Instruction A - Render the records as a numbered list, leaving out blank lines, from the line containing "How far is jacket" up to and including the last line of the records.

** Begin Page text **

Differences from the original text
Apart from the deliberate anachronisms, the film follows the play quite closely. One of the experimental concepts in the film was that the character of Young Lucius (Titus' grandson) is initially introduced as a boy from the present who finds himself transported to the fantastical reality of the film. At the beginning of the film, his toy soldiers turn into Titus' Roman army. At the end, when Titus' son Lucius avenges his father by condemning the villainous Aaron to a painful death, the boy takes pity on Aaron's infant son, carrying him away from the violence as he walks slowly into the sunrise. This ending is perhaps more positive than the ending of other productions of the play, including Taymor's stage production, in which Young Lucius is fixated upon the "tiny black coffin" holding the dead infant.

Production

Development
Julie Taymor took Shakespeare's script, added various linking scenes without dialogue (while cutting some of the text) and set the play in an anachronistic fantasy world that uses locations, costumes and imagery from many periods of history, including Ancient Rome and Mussolini's Italy, to give the impression of a Roman Empire that survived into the modern era. The opening scenes commence with a heavily choreographed triumphal march of the Roman troops, complete with motorcycle outriders. The selection of music is similarly diverse.

Filming
Principal photography took place at the Cinecittà studios in Rome and on location at various historic monuments. The arena that appears at the beginning and ending of the film is the Arena in Pula, Croatia. The Emperor's palace is represented by the Fascist Palazzo della Civiltà Italiana in Rome. Some shots of tunnels and ruins were filmed at Hadrian's Villa in Rome. The forest scenes were shot at Manziana, near Rome. Titus' house is represented by an old house near an aqueduct in Rome, and the streets where he rounds up his conspirators are the Roman Ghetto.

Soundtrack

The score to the film was created by Taymor's long-time friend and partner Elliot Goldenthal and is a typical Goldenthal soundtrack with an epic, inventive and dissonant feel.

Reception

Box office
The film was a box office bomb, earning only $22,313 on its opening weekend due to its limited release in only two theaters, ranking number 57 in the box office. Its widest release in the US was only in 35 theaters, causing the film to earn only $2,007,290 in North America. Overseas, the film grossed $252,390 in Chile, Mexico, and Spain, culminating in a worldwide total of $2,920,616.

Critical response
Titus received a mixed response from critics. It holds a 57% score on Metacritic based on reviews from 29 critics indicating "Mixed or average reviews". Rotten Tomatoes reports a 68% approval rating based on 75 reviews with a weighted average of 6.54/10. The site's consensus reads: "The movie stretches too long to be entertaining despite a strong cast."

** End Page text **

Instruction B -
Answer these questions from the page text about the film Titus:
(i) Which arena appears at the beginning and ending of the film?
(ii) Who created the film's score?
(iii) What was the film's worldwide box office total?

** Begin Given records **

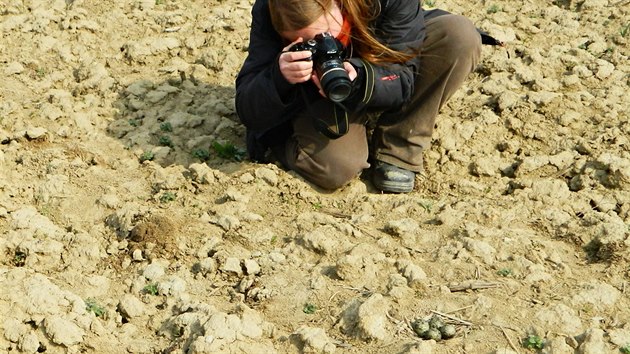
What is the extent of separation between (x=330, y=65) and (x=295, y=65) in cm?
15

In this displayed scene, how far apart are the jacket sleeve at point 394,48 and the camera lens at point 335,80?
0.24 meters

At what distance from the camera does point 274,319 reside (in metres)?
3.26

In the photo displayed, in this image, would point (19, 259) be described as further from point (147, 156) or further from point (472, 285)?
point (472, 285)

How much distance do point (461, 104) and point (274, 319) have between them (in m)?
1.87

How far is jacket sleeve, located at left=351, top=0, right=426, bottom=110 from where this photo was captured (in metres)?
3.84

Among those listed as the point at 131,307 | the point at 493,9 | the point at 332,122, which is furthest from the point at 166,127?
the point at 493,9

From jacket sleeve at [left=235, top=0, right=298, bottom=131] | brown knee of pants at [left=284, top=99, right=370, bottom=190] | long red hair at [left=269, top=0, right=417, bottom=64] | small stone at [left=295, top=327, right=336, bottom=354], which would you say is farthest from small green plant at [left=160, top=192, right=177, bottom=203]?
small stone at [left=295, top=327, right=336, bottom=354]

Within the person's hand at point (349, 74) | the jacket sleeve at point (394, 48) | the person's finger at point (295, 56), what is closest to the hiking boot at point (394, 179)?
the jacket sleeve at point (394, 48)

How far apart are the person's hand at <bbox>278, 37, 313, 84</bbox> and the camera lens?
0.07 m

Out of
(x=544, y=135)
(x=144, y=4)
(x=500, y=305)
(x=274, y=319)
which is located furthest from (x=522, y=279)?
(x=144, y=4)

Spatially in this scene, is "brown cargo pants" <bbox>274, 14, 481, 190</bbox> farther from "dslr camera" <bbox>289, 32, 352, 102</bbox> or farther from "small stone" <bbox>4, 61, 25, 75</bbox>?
"small stone" <bbox>4, 61, 25, 75</bbox>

** End Given records **

Task solution A -
1. How far is jacket sleeve, located at left=351, top=0, right=426, bottom=110 from where this photo was captured (in metres)?
2. 3.84
3. Among those listed as the point at 131,307 | the point at 493,9 | the point at 332,122, which is furthest from the point at 166,127?
4. the point at 493,9
5. From jacket sleeve at [left=235, top=0, right=298, bottom=131] | brown knee of pants at [left=284, top=99, right=370, bottom=190] | long red hair at [left=269, top=0, right=417, bottom=64] | small stone at [left=295, top=327, right=336, bottom=354], which would you say is farthest from small green plant at [left=160, top=192, right=177, bottom=203]?
6. small stone at [left=295, top=327, right=336, bottom=354]
7. Within the person's hand at point (349, 74) | the jacket sleeve at point (394, 48) | the person's finger at point (295, 56), what is closest to the hiking boot at point (394, 179)?
8. the jacket sleeve at point (394, 48)
9. How far apart are the person's hand at <bbox>278, 37, 313, 84</bbox> and the camera lens?
10. 0.07 m
11. Out of
12. (x=544, y=135)
13. (x=144, y=4)
14. (x=500, y=305)
15. (x=274, y=319)
16. which is located furthest from (x=522, y=279)?
17. (x=144, y=4)
18. Spatially in this scene, is "brown cargo pants" <bbox>274, 14, 481, 190</bbox> farther from "dslr camera" <bbox>289, 32, 352, 102</bbox> or farther from "small stone" <bbox>4, 61, 25, 75</bbox>?
19. "small stone" <bbox>4, 61, 25, 75</bbox>

Task solution B -
(i) The Arena in Pula, Croatia.
(ii) Elliot Goldenthal.
(iii) $2,920,616.